Thursday, January 14, 2010
Eggs, written by Marilyn Singer and illustrated by Emma Stevenson. Holiday House, Thomas Allen, 2008. $21.50 ages 8 and up
"IT'S A QUIET CRIB.
It's a bobbing boat.
It's a private pond.
It's a room with no view.
It's walls to break through.
It's breakfast, lunch, and dinner.
It's an egg."
Lest you think that all posts today are about birds, here's one that MIGHT be about birds! Well, birds do play a role in a book about eggs; after all, they lay them. But, as you know, they are not the only creatures of the world that do. So, here we have a packed with information book about the 'special world' of the egg. Some eggs are hard, some soft. Some feel soapy, slick or powdery. They come in many sizes and shapes, from the egg of a wasp that is too small to see to the ostrich egg which could hold nineteen chicken eggs. Some are shaped like ping pong balls, others have a conical shape. They come in all colors, from distinct to nondescript. When species produce their eggs, the numbers vary greatly. The albatross lays one egg every other year, while a termite queen over a period of fifty to one hundred years might lay as many as a billion eggs!

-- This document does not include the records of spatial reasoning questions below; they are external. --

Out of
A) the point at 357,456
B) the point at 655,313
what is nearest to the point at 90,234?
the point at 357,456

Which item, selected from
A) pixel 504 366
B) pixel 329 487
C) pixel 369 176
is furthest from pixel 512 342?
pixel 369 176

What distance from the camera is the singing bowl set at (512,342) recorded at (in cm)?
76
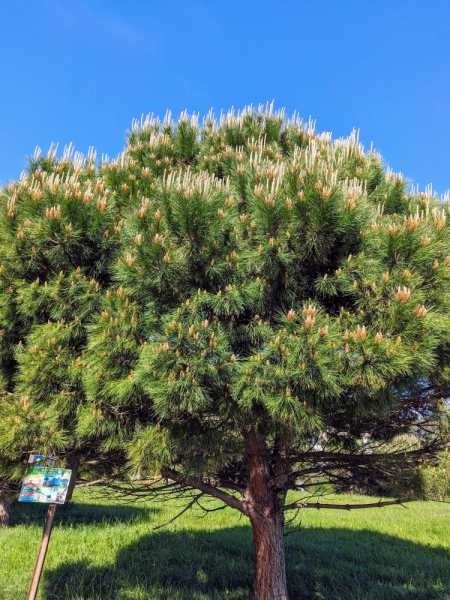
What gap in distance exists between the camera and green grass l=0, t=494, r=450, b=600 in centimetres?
553

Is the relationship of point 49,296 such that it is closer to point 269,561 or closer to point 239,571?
point 269,561

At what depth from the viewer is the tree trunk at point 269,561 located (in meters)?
4.25

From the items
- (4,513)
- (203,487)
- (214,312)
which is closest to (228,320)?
(214,312)

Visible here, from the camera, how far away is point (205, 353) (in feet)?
9.46

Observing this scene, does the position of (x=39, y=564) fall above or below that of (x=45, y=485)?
below

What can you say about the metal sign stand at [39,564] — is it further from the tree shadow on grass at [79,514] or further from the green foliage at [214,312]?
the tree shadow on grass at [79,514]

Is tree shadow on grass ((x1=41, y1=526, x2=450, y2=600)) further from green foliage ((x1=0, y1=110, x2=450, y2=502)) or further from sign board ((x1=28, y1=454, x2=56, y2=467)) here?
green foliage ((x1=0, y1=110, x2=450, y2=502))

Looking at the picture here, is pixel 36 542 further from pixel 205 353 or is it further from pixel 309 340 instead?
pixel 309 340

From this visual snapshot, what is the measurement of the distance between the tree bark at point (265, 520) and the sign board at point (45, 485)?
188cm

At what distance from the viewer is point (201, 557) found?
712cm

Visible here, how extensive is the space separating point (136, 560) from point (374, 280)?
266 inches

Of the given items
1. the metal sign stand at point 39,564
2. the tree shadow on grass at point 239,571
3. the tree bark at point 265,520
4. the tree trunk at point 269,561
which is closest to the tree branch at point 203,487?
the tree bark at point 265,520

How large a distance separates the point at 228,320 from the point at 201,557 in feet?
19.6

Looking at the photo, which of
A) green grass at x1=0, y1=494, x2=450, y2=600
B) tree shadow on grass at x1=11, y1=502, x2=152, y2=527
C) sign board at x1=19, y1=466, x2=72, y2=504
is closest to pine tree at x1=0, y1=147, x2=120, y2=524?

Eggs are vulnerable to predators and are protected in numerous and very creative ways. It is mind-boggling to think about the adaptations species have made to ensure their future generations. Some of the details shared here will be familiar; but, there is so much more to be learned in savoring this well-researched book. The illustrations provide visual clues to add to the narrative written. Fascinating and surprising, such is the world in which we live. Those creatures who lay eggs make it more so!
The back matter includes suggestions for protecting eggs, a glossary to help readers understand some terminology that might be unfamiliar, source notes and a bibliography, as well as a list of organizations that help to protect wildlife and an index. Reading this book might just encourage further study, or inspire a renewed wish to help where we can.